§ **Supplied material**:
-- START --
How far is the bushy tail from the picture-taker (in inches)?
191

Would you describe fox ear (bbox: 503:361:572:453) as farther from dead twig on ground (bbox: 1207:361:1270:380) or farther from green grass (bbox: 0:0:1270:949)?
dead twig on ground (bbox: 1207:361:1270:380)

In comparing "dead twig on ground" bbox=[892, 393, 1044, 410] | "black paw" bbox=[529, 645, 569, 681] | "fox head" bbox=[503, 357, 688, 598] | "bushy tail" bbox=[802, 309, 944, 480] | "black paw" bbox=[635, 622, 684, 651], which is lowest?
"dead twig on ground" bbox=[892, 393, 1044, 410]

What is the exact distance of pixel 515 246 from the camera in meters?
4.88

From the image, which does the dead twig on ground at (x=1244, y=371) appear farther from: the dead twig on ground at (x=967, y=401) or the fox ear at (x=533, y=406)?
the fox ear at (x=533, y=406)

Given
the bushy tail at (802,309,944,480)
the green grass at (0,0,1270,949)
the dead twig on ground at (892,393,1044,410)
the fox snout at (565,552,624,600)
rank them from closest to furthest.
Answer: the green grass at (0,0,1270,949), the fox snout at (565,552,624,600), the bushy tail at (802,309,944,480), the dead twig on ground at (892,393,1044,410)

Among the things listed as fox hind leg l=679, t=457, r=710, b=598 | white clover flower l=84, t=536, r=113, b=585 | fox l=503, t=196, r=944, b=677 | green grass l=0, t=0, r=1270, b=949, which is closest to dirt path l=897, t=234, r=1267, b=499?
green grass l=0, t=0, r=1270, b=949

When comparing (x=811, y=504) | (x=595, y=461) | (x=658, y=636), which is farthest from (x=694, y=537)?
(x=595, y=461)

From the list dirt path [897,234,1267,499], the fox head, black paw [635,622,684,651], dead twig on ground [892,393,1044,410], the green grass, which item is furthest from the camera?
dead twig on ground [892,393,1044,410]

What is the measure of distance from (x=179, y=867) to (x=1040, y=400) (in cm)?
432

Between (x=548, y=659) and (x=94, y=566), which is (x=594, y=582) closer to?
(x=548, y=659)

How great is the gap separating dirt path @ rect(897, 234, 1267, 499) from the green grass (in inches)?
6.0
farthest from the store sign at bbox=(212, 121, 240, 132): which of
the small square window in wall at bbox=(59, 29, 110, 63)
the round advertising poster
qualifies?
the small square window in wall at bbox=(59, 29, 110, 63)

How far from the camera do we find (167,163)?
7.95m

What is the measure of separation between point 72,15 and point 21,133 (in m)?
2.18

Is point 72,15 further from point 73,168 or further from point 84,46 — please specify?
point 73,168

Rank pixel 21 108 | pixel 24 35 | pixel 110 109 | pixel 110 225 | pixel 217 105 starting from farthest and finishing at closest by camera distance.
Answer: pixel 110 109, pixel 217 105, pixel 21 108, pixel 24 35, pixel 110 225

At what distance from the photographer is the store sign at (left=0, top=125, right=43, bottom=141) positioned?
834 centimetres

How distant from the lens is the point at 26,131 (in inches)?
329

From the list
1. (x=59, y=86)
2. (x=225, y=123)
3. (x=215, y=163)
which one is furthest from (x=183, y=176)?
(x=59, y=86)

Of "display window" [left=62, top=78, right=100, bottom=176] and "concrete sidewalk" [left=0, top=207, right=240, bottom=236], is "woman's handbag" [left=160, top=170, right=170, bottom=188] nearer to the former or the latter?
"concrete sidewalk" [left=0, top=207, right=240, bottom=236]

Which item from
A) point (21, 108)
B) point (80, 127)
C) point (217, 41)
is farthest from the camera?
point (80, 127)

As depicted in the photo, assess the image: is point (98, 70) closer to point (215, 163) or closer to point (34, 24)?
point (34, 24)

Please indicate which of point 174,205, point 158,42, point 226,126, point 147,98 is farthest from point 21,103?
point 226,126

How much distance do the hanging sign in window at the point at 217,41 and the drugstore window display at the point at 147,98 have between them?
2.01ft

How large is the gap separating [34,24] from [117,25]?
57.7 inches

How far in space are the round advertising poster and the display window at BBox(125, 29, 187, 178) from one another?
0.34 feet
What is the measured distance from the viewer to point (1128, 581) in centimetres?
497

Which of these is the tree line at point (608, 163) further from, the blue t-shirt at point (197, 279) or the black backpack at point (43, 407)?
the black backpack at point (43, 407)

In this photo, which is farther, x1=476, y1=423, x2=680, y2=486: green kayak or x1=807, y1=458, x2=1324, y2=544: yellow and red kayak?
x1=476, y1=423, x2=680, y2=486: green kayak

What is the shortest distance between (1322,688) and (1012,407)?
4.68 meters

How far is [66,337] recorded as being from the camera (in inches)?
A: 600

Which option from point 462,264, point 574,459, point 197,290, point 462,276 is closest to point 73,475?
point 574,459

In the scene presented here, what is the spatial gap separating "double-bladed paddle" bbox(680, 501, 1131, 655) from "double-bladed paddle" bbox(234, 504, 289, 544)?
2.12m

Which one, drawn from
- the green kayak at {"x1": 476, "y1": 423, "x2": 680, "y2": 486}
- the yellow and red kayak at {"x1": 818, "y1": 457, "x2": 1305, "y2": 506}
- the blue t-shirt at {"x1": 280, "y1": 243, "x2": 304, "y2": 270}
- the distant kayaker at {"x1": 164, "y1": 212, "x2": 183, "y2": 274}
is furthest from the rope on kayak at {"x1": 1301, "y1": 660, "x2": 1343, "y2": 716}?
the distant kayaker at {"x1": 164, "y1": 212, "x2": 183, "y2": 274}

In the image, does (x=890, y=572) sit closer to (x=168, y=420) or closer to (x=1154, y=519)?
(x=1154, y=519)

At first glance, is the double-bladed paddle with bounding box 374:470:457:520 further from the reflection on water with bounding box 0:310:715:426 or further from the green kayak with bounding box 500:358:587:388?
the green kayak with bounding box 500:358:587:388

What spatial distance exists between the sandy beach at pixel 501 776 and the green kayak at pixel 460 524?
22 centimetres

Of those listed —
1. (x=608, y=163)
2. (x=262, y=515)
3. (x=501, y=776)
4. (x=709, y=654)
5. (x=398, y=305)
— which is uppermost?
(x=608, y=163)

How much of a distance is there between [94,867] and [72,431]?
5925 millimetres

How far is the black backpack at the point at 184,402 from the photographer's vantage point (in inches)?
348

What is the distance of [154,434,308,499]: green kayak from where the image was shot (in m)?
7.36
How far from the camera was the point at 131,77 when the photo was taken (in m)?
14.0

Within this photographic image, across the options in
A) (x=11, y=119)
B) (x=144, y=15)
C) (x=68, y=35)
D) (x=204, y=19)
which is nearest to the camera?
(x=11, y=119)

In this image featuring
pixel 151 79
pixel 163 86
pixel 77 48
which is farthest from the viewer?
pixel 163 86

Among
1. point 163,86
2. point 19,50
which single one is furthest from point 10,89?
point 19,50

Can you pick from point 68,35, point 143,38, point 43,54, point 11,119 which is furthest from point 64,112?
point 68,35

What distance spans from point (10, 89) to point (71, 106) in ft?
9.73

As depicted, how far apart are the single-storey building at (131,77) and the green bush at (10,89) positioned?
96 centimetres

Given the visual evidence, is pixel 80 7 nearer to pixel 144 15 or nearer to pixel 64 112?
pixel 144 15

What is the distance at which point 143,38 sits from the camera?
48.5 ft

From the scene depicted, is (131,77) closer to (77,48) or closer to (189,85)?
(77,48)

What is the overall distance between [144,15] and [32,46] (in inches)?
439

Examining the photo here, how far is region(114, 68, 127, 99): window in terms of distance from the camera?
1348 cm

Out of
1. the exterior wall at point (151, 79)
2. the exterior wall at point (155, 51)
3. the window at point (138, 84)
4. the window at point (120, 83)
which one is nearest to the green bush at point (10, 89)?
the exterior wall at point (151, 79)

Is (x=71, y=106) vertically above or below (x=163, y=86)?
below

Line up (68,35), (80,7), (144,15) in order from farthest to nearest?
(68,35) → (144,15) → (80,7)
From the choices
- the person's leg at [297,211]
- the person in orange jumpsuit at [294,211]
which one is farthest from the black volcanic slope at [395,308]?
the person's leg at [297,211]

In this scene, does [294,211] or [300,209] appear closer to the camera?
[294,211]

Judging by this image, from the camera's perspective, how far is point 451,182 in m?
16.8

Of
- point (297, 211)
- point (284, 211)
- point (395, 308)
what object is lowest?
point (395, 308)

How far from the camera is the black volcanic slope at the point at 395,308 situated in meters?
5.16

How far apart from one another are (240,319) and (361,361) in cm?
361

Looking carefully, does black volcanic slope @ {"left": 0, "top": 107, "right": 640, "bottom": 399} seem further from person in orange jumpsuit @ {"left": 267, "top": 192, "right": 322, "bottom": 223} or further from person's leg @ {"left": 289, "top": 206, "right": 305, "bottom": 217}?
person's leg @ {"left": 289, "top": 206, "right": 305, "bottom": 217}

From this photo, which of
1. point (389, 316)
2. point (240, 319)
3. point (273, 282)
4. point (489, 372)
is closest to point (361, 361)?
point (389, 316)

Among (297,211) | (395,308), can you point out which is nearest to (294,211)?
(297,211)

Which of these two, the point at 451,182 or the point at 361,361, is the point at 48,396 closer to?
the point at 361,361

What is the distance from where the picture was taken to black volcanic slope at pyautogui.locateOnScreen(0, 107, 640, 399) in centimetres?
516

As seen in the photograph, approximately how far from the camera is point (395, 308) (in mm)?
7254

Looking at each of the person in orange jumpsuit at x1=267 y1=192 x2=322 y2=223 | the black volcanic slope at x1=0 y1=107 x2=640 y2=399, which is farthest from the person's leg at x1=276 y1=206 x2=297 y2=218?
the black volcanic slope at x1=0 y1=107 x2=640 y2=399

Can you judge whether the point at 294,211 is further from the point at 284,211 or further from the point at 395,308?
-- END --
§ **Required work**: Starting with the line that contains "Which of these two, the", repeat each line through the last one exactly as it appears. Include both ends and nothing more.

§ **Solution to this problem**:
Which of these two, the point at 451,182 or the point at 361,361, is the point at 48,396 closer to?
the point at 361,361

What is the distance from where the picture was taken to black volcanic slope at pyautogui.locateOnScreen(0, 107, 640, 399) in centimetres?
516

As seen in the photograph, approximately how far from the camera is point (395, 308) (in mm)?
7254

Looking at each of the person in orange jumpsuit at x1=267 y1=192 x2=322 y2=223 | the black volcanic slope at x1=0 y1=107 x2=640 y2=399, which is farthest from the person's leg at x1=276 y1=206 x2=297 y2=218?
the black volcanic slope at x1=0 y1=107 x2=640 y2=399

Can you judge whether the point at 294,211 is further from the point at 284,211 or further from the point at 395,308?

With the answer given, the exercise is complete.